Proposal: Stream compatible RegExp implementation

Question

Proposal: Stream compatible RegExp implementation

jamestalmage opened this issue 9 years ago · 1 comments

I think it would be cool to take the parser and AST you have created, and generate a Node.js Stream compatible version.

API would go something like this:

var input = createInputStream('hello how are you');
var streamRegex = new StreamRegex('\\w+');
var arr = [];
input.pipe(streamRegex.match())
 .on('data', function(chunk) {
   arr.push(chunk.toString('utf8'));
 });

console.log(arr);
// ['hello', 'how', 'are', 'you']

Goals / Ideas:

Equivalents for match, test, split, and replace
Work with very large inputs (i.e. larger than available memory). This would be the key advantage of using a Stream based version over the default.
no copying of buffer data, use Buffer.concat() and buf.slice()
work with multiple encodings
be fast

I've searched, but have not found anything that operates this way. I did find this, but it converts the buffers to strings, and concats them (violating 2, and 3 above).

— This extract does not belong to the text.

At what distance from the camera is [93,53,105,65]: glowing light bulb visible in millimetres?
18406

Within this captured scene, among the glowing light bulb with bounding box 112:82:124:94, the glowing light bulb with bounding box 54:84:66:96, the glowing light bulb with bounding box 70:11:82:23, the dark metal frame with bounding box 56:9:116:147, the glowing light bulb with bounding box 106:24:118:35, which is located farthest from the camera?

Obviously this would be a separate project from this one, but it could certainly share the parser and AST at a minimum (and likely more). I may try implementing myself, but it would be nice to have buy in / input from the contributors here, especially if I end up wanting to refactor some of the code here to facilitate reuse in my project (and help from experts on the problem domain would certainly be welcome).

I think it could be pretty powerful. Thoughts?

Answer 1 · 2015-08-05T12:59:54.000Z

Obviously this would be a separate project from this one,

I agree - creating a stream based RegExp engine is out of the scope of this project. Therefore, I am going to close this issue.

Work with very large inputs (i.e. larger than available memory)

This sounds like a good idea at first, but note, that it is trivial to write a RegExp that might match the entire stream input like /.+TheEnd$/. Therefore, designing a streaming based RegExp might require restricting the expressiveness of the RegExp language.